I’m in Australia at present. Inevitably I’m running some writing workshops. Inevitably I’m playing with some new strategies. I really do like to try out new things to see how they work, what they might do. And one of the new things on this trip was the ransom note.

Now I’m sure that you all know what a ransom note is. It’s a short letter of demand. I have your cat. If you want it back you need to pay me a lot of money. Don’t tell anyone or I’ll send your cat to Antarctica. Or words to that effect.

Ransom notes are stereotypically manufactured from letters cut randomly from newspapers. Pre computer, the cut and paste method avoided a typewriter or printer ‘signature’ being identified. That’s outdated tech now – but we still generally associate a ransom note with something made from mismatching, miscellaneous letters. But no need for the newspapers if you can’t be bothered… there are now free software programmes – see here and here – which randomize letters to produce fake ransom notes.  And that’s what I’ve been using in my workshops.

I’ve used ransom notes in two different ways:

(1) in a boot camp dedicated to writing part of a thesis.

The instruction I gave to participants was Sum up what you’ve found in your research in one sentence. Don’t make it too long. Just think about the most important thing you have to say. 

Now, writing just one sentence summing up the point to be made in the thesis, or in a chapter, can be very hard. People did find it difficult to move away from I’m trying to, I want to write about, I am exploring… and actually produce a definitive statement. But of course, that was the point of the exercise.

Moving away from the tentative and/or the detail to the big take-home message is crucial. It’s a shift which makes the thesis work. Once you have the overall point you want to make, you can organize your material into a coherent argument. The ransom note with the definite point to be made can act as a signpost for the writing to come. Once you know where you are heading, you can plot your journey.


before you fall for the next Instagram food fad read about the health benefit of sorghum

I was very interested to see that it was the scientists in my first workshop who seemed to find this exercise easy. Perhaps because they’d had a thesis/hypothesis to start with, something they wanted to prove/disprove, something they wanted to test out, they found it easier to say where they stood at the end of their research.

The people who found it hard were those who wanted to sit on the fence, thinking that this kind of exercise removed the nuance that is important. It doesn’t of course. There is a difference between a nuanced argument which still goes somewhere and writing which just waffles all over the place. Pulling out the basic message is actually a great anchor for a highly nuanced piece of writing. Knowing the overall direction ensures that you don’t leave the reader wandering around and around, wading through point after point and getting nowhere.

(2) As a way to find authorial ‘voice’.

In a workshop for people writing a journal article from their thesis, the instruction was Write one sentence which sums up the major message of the thesis. Write it as directly as you can to the person or people that you most wish would read your research results. You can even use four letter words if you feel so inclined. 
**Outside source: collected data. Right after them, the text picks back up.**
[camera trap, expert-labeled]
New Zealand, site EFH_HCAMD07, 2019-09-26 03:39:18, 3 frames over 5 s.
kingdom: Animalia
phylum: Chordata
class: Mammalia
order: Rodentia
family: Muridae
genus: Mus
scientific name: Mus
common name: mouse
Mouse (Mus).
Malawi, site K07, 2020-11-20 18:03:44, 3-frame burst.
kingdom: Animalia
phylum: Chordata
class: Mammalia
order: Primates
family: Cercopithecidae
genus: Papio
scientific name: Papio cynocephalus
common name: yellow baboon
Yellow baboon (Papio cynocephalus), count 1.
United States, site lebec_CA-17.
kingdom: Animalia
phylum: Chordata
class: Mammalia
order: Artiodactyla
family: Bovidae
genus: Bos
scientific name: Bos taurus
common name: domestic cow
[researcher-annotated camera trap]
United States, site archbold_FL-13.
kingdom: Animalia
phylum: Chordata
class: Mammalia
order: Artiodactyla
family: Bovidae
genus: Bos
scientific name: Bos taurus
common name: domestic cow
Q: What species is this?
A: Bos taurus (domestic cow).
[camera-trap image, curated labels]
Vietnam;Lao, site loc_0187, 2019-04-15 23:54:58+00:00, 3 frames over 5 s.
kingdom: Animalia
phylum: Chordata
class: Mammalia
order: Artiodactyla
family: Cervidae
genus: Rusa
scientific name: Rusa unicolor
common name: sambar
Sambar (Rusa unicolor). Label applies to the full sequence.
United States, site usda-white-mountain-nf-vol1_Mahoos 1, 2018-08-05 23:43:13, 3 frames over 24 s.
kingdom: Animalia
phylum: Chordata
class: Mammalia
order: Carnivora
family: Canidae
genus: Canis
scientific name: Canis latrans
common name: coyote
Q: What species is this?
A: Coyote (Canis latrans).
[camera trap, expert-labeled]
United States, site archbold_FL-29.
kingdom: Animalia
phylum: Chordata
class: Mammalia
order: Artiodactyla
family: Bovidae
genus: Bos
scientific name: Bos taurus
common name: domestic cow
People in the ‘voice’ workshop seemed to find this exercise easier to do than those writing about their major thesis point. Most people in the workshop could imagine themselves talking to a policymaker, practitioner or perhaps even another researcher. They could hear the kind of thing that they would say, if only they could.


The point of this exercise was to find the energy and the passion about the research and its results. Once that’s in play, it’s easier to write with that energy and commitment.

Writing the talking-back-to ransom note positions you at the start to think about communicating your message. It supports writing something other than anaesthetised prose. You see, writing with authority – with voice – are as much about how you act as how you actually feel. Even if you feel a bit shy about your research results, you can still write from a position of authority – you act textually to signify confidence in what you want to say. The ransom note is one strategy to support that identity move.

But I have to be honest.

These two short exercises haven’t worked equally well for everyone. They did however seem to have been helpful for some people. They appeared to me to be particularly confronting for participants who were feeling tentative about their research results. Perhaps the exercises helped them to see that at least some of the writing problems that they were experiencing were to do either with lack of clarity or feeling tentative. Well, that’s my hope.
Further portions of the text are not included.